Patriot Scientific

Patriot Scientific Reports Profitable Quarter; Q3 FY '08 Net Income $6.3 Million or $0.02 Basic and Diluted Earnings Per Share.
in response to mikesmark's message

Take good note of each of the 12 items in the list to see how assets were moved out of TPL. Why would they seek release and exhoneration from these items, and take the time to describe each one, unless they felt a serious risk of legal action?

NOTE: there is differentiation between Owner of the Intellectual Property (i.e. the patents) and Owner of the Licensing Rights. Right now I must admit I am not sure actually owns the MMP IP. I thought it was PTSC and Chuck Moore, 50/50, with TPL having (originally) full licensing rights. Then PDS was created to combine the licensing rights.

I wish I knew how to get the final versions of all these documents...

ORDER CONFIRMING JOINT PLAN OF REORGANIZATION BY OFFICIAL COMMITTEE OF UNSECURED CREDITORS AND DEBTOR

(DATED JANUARY 8, 2015)

In the Joint Plan of Reorganization:

" “IP Owners” means the owners of the MMP Portfolio, CORE Flash Portfolio, Fast Logic Portfolio and Chipscale Portfolio licensed by TPL to Licensees, including without limitation PDS, Patriot, Charles H. Moore, and MCM Portfolio LLC."

Note: TPL is not identified as an IP Owner, but PDS is, as well as PTSC and Chuck Moore.

In the Disclosure Statement of January 8. 2015:

EXHIBIT F

Under the Joint Plan, Daniel Leckrone, his family members, his business associates and the entities that he owns (including Alliacense) will be released and exonerated as of the Effective Date of the Joint Plan from any and all liability in connection with each and all of the following bases for possible claim (such release and exoneration to be final and unconditional except in the event of subsequent conversion this case to Chapter 7, in which event any release or exoneration shall be withdrawn and deemed void, with a tolling of any applicable statute of limitations from the date of filing of this bankruptcy case to and through the date of such Chapter 7 conversion):

Note: The final, approved, Disclosure Statement is modified to delete the introductory paragraph, presumably just leaving the following list and referring to it from elsewhere..

1. Mr. Leckrone’s submission of the $4 million Leckrone Secured Claim for funds he allegedly loaned to Debtor TPL (such claim being allowed and subordinated under the Joint Plan and not subject to challenge)

2. The Leckrone family members’ submission of multi-million dollar Employee Compensation claims based upon oral contracts with Debtor TPL (such claims being allowed and paid under the Joint Plan).

3. The 2012 transfer of licensing rights to the MMP portfolio from Debtor TPL to Alliacense, a company owned by Mr. Leckrone, with no compensation or consideration provided to TPL, and with Alliacense gaining entitlement to 20% of gross MMP licensing revenues and to payment for "litigation support" services in TPL-funded litigation.

● Data block
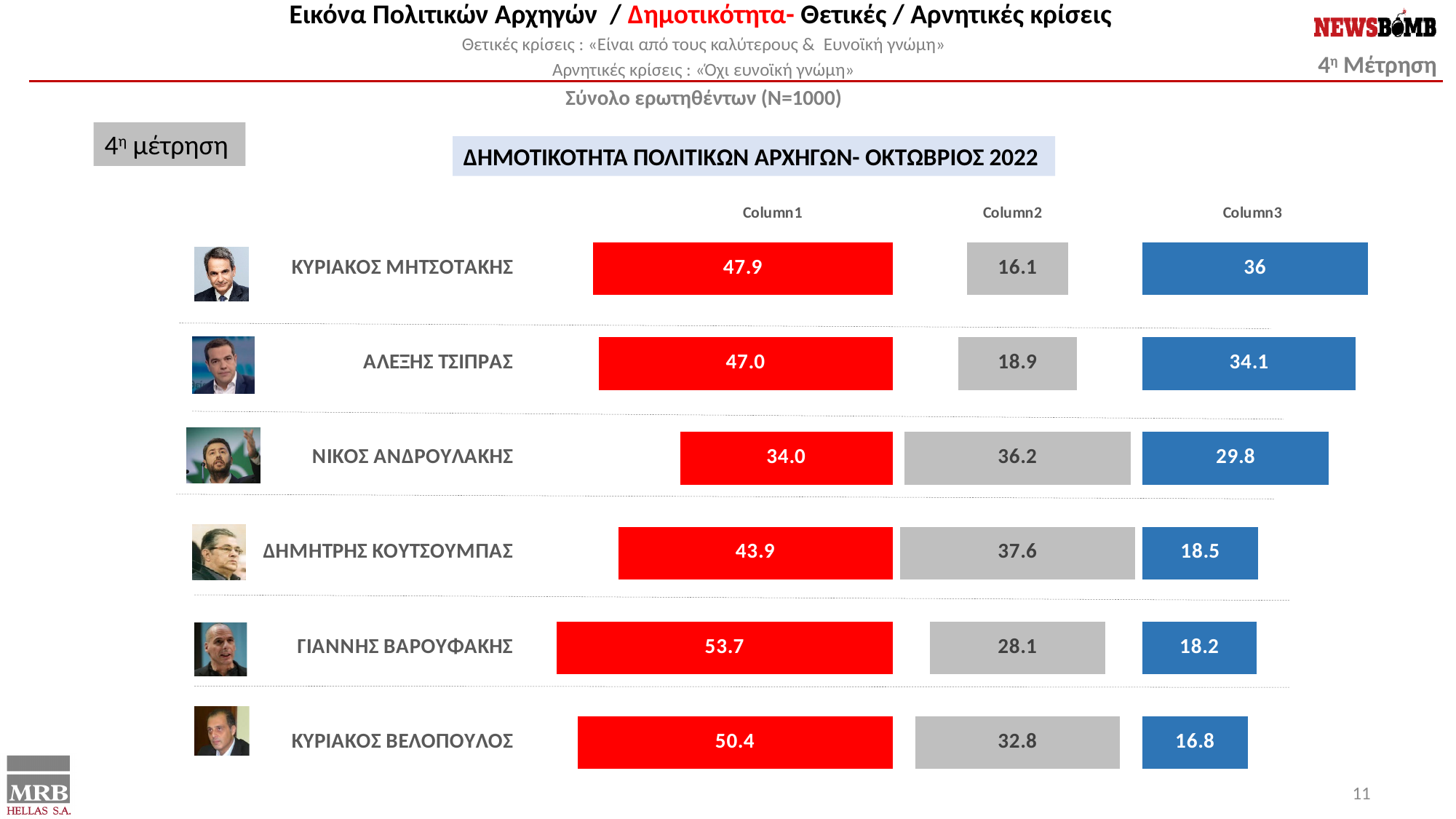
What is the Column1 value for ΚΥΡΙΑΚΟΣ ΜΗΤΣΟΤΑΚΗΣ? 47.9 How many politicians are shown in the chart? 6 What is the total of the three values for ΔΗΜΗΤΡΗΣ ΚΟΥΤΣΟΥΜΠΑΣ? 100 What kind of chart is shown on the slide? Stacked bar chart Which politician has the highest Column1 value? ΓΙΑΝΝΗΣ ΒΑΡΟΥΦΑΚΗΣ Who has the larger Column2 value, ΔΗΜΗΤΡΗΣ ΚΟΥΤΣΟΥΜΠΑΣ or ΝΙΚΟΣ ΑΝΔΡΟΥΛΑΚΗΣ? ΔΗΜΗΤΡΗΣ ΚΟΥΤΣΟΥΜΠΑΣ Which politician has the lowest Column1 value? ΝΙΚΟΣ ΑΝΔΡΟΥΛΑΚΗΣ What is the difference between the Column1 values of ΓΙΑΝΝΗΣ ΒΑΡΟΥΦΑΚΗΣ and ΚΥΡΙΑΚΟΣ ΒΕΛΟΠΟΥΛΟΣ? 3.3 Which politician has the lowest Column2 value? ΚΥΡΙΑΚΟΣ ΜΗΤΣΟΤΑΚΗΣ What is the Column3 value for ΑΛΕΞΗΣ ΤΣΙΠΡΑΣ? 34.1 How many series (columns) does the chart show? 3 What is the Column2 value for ΝΙΚΟΣ ΑΝΔΡΟΥΛΑΚΗΣ? 36.2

● Exercise directions
According to the Patriot Scientific post, what share of gross MMP licensing revenues did Alliacense become entitled to through the 2012 transfer of licensing rights? The listing plays no part in what comes next.

● Output for this exercise
20% of gross MMP licensing revenues.